======== TEXT PROVIDED
Lieutenant-General Sir Henry James Warre  (12 January 1819 – 3 April 1898) was a British Army officer.

Early life

Warre was born in Cape Town, Cape Colony, the son of Lieutenant-General Sir William Warre (1784–1853) and Selina Anna Maling, the youngest daughter of Christopher Thompson Maling. His father saw service in the Peninsular War as aide-de-camp to William Beresford, 1st Viscount Beresford. His mother's elder sister Sophia married Henry Phipps, 1st Earl of Mulgrave, and was the mother of Constantine Phipps, 1st Marquess of Normanby.

He was baptised on his first birthday at St Nicholas Church, Brighton, Sussex.

Military career
Educated at the Royal Military College, Sandhurst, Warre was commissioned into the 54th Regiment of Foot in 1837. He became aide-de-camp to Sir Richard Downes Jackson, Commander-in-Chief of the Forces in British North America in 1839.
================
WORK ORDER 1: According to the biography of Henry James Warre, which regiment was he commissioned into in 1837?
WORK ORDER 2: Carry on the biography of Henry James Warre from the point where it stops.
======== COLLECTED DATA
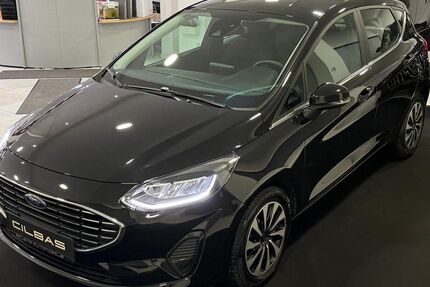 Ford Fiesta 48.300 km 14.900 &euro; Gelsenkirchen 45891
================
ANSWER SPACE 1: The 54th Regiment of Foot.

ANSWER SPACE 2:
In 1845 he was sent on a military reconnaissance mission with Mervin Vavasour to the Oregon Country to prepare for a potential Anglo-American war over the territory. During the trip he made paintings and sketches of the region, and reported on possible military preparations.

Warre commanded the 57th Regiment of Foot in the Crimean War in 1855. Later he led his regiment in the Second Taranaki War in New Zealand in Spring 1865, seizing Māori land on the north Taranaki coast and establishing posts from Pukearuhe, 50 km north of New Plymouth, to Ōpunake, 80 km south of the town. He became Commander-in-Chief of the Bombay Army in 1878 and served in that role during the Second Anglo-Afghan War until he retired in 1881.

Warre was also a talented artist and published two books of sketches from his journeys: Sketches in North America and the Oregon Territory (1848) and Sketches in the Crimea (1856).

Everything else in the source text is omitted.